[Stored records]
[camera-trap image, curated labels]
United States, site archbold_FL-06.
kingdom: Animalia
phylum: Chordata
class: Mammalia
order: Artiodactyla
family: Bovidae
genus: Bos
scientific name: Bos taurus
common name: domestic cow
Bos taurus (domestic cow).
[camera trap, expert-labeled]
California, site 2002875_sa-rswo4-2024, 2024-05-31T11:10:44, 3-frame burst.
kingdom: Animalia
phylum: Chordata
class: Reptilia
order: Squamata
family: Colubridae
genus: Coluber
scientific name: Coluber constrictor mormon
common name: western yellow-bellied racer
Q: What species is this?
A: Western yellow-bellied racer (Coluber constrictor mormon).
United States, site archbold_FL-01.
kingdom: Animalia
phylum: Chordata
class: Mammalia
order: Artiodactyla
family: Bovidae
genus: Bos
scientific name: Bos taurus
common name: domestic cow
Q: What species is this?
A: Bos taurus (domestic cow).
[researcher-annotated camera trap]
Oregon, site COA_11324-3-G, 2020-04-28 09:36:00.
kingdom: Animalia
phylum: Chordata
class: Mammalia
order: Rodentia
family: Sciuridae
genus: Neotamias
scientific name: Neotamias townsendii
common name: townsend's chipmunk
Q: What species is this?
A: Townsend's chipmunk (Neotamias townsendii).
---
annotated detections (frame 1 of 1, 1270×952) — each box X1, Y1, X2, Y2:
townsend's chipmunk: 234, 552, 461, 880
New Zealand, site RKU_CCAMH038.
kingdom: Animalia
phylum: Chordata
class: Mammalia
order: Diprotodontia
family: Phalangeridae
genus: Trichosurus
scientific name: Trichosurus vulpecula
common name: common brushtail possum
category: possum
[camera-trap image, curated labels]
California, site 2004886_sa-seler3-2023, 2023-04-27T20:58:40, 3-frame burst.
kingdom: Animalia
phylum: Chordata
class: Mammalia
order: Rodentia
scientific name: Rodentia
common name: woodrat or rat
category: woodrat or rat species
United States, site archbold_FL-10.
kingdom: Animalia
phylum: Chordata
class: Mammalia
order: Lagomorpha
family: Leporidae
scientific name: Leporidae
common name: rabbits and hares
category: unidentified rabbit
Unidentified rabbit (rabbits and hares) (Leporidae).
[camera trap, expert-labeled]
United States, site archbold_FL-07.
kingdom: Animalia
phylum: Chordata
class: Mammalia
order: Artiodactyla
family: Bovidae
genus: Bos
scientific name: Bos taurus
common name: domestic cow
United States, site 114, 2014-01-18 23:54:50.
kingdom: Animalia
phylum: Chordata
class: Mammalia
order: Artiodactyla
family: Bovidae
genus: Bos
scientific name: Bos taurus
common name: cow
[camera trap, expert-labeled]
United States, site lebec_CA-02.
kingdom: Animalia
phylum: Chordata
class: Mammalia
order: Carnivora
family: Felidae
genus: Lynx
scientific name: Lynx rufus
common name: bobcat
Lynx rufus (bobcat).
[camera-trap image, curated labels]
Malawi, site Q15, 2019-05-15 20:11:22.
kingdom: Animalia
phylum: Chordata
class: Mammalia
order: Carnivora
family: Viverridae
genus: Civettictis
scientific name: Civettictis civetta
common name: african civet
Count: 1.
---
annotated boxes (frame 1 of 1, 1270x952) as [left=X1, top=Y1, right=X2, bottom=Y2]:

ACTIVITY - Give the entries again, every one of them exactly.

EXPECTED OUTPUT -
[camera-trap image, curated labels]
United States, site archbold_FL-06.
kingdom: Animalia
phylum: Chordata
class: Mammalia
order: Artiodactyla
family: Bovidae
genus: Bos
scientific name: Bos taurus
common name: domestic cow
Bos taurus (domestic cow).
[camera trap, expert-labeled]
California, site 2002875_sa-rswo4-2024, 2024-05-31T11:10:44, 3-frame burst.
kingdom: Animalia
phylum: Chordata
class: Reptilia
order: Squamata
family: Colubridae
genus: Coluber
scientific name: Coluber constrictor mormon
common name: western yellow-bellied racer
Q: What species is this?
A: Western yellow-bellied racer (Coluber constrictor mormon).
United States, site archbold_FL-01.
kingdom: Animalia
phylum: Chordata
class: Mammalia
order: Artiodactyla
family: Bovidae
genus: Bos
scientific name: Bos taurus
common name: domestic cow
Q: What species is this?
A: Bos taurus (domestic cow).
[researcher-annotated camera trap]
Oregon, site COA_11324-3-G, 2020-04-28 09:36:00.
kingdom: Animalia
phylum: Chordata
class: Mammalia
order: Rodentia
family: Sciuridae
genus: Neotamias
scientific name: Neotamias townsendii
common name: townsend's chipmunk
Q: What species is this?
A: Townsend's chipmunk (Neotamias townsendii).
---
annotated detections (frame 1 of 1, 1270×952) — each box X1, Y1, X2, Y2:
townsend's chipmunk: 234, 552, 461, 880
New Zealand, site RKU_CCAMH038.
kingdom: Animalia
phylum: Chordata
class: Mammalia
order: Diprotodontia
family: Phalangeridae
genus: Trichosurus
scientific name: Trichosurus vulpecula
common name: common brushtail possum
category: possum
[camera-trap image, curated labels]
California, site 2004886_sa-seler3-2023, 2023-04-27T20:58:40, 3-frame burst.
kingdom: Animalia
phylum: Chordata
class: Mammalia
order: Rodentia
scientific name: Rodentia
common name: woodrat or rat
category: woodrat or rat species
United States, site archbold_FL-10.
kingdom: Animalia
phylum: Chordata
class: Mammalia
order: Lagomorpha
family: Leporidae
scientific name: Leporidae
common name: rabbits and hares
category: unidentified rabbit
Unidentified rabbit (rabbits and hares) (Leporidae).
[camera trap, expert-labeled]
United States, site archbold_FL-07.
kingdom: Animalia
phylum: Chordata
class: Mammalia
order: Artiodactyla
family: Bovidae
genus: Bos
scientific name: Bos taurus
common name: domestic cow
United States, site 114, 2014-01-18 23:54:50.
kingdom: Animalia
phylum: Chordata
class: Mammalia
order: Artiodactyla
family: Bovidae
genus: Bos
scientific name: Bos taurus
common name: cow
[camera trap, expert-labeled]
United States, site lebec_CA-02.
kingdom: Animalia
phylum: Chordata
class: Mammalia
order: Carnivora
family: Felidae
genus: Lynx
scientific name: Lynx rufus
common name: bobcat
Lynx rufus (bobcat).
[camera-trap image, curated labels]
Malawi, site Q15, 2019-05-15 20:11:22.
kingdom: Animalia
phylum: Chordata
class: Mammalia
order: Carnivora
family: Viverridae
genus: Civettictis
scientific name: Civettictis civetta
common name: african civet
Count: 1.
---
annotated boxes (frame 1 of 1, 1270x952) as [left=X1, top=Y1, right=X2, bottom=Y2]:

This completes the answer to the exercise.